### SET PROBLEM
Reproduce only the entries from the start of the records through the line containing "3.19 meters", changing "paved road" to "asphalt road" and leaving everything else unchanged.

### DATA
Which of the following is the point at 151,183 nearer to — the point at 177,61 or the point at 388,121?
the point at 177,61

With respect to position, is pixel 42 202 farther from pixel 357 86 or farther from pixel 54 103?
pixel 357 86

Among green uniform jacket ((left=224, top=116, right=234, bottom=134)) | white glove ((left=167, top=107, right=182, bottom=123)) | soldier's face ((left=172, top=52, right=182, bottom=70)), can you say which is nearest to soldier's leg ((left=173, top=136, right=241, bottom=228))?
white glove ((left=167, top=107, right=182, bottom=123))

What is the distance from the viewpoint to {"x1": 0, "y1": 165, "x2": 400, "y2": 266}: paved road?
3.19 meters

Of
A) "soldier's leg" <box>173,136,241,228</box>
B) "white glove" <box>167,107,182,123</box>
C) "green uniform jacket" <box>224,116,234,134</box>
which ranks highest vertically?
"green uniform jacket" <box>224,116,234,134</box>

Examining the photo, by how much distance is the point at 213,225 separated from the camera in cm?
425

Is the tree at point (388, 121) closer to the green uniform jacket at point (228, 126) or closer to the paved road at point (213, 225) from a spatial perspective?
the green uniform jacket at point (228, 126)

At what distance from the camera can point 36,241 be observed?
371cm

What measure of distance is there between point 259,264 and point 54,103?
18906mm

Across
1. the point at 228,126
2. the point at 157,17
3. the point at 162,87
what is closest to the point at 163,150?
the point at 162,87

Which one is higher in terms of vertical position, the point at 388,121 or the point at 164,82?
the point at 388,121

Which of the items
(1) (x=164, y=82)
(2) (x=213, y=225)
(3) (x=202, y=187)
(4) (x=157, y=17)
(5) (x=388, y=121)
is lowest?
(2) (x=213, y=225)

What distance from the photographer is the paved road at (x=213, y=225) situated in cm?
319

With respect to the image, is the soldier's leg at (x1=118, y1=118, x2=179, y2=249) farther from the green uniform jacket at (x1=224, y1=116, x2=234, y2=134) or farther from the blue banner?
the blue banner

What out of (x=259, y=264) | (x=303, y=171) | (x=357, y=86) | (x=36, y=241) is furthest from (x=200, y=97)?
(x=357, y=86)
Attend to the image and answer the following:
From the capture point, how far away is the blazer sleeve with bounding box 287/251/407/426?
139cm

### COMPLETE OUTPUT
Which of the following is the point at 151,183 nearer to — the point at 177,61 or the point at 388,121?
the point at 177,61

With respect to position, is pixel 42 202 farther from pixel 357 86 or farther from pixel 54 103?
pixel 357 86

Among green uniform jacket ((left=224, top=116, right=234, bottom=134)) | white glove ((left=167, top=107, right=182, bottom=123)) | soldier's face ((left=172, top=52, right=182, bottom=70)), can you say which is nearest to soldier's leg ((left=173, top=136, right=241, bottom=228))?
white glove ((left=167, top=107, right=182, bottom=123))

What is the distance from the viewpoint to {"x1": 0, "y1": 165, "x2": 400, "y2": 266}: asphalt road?
3.19 meters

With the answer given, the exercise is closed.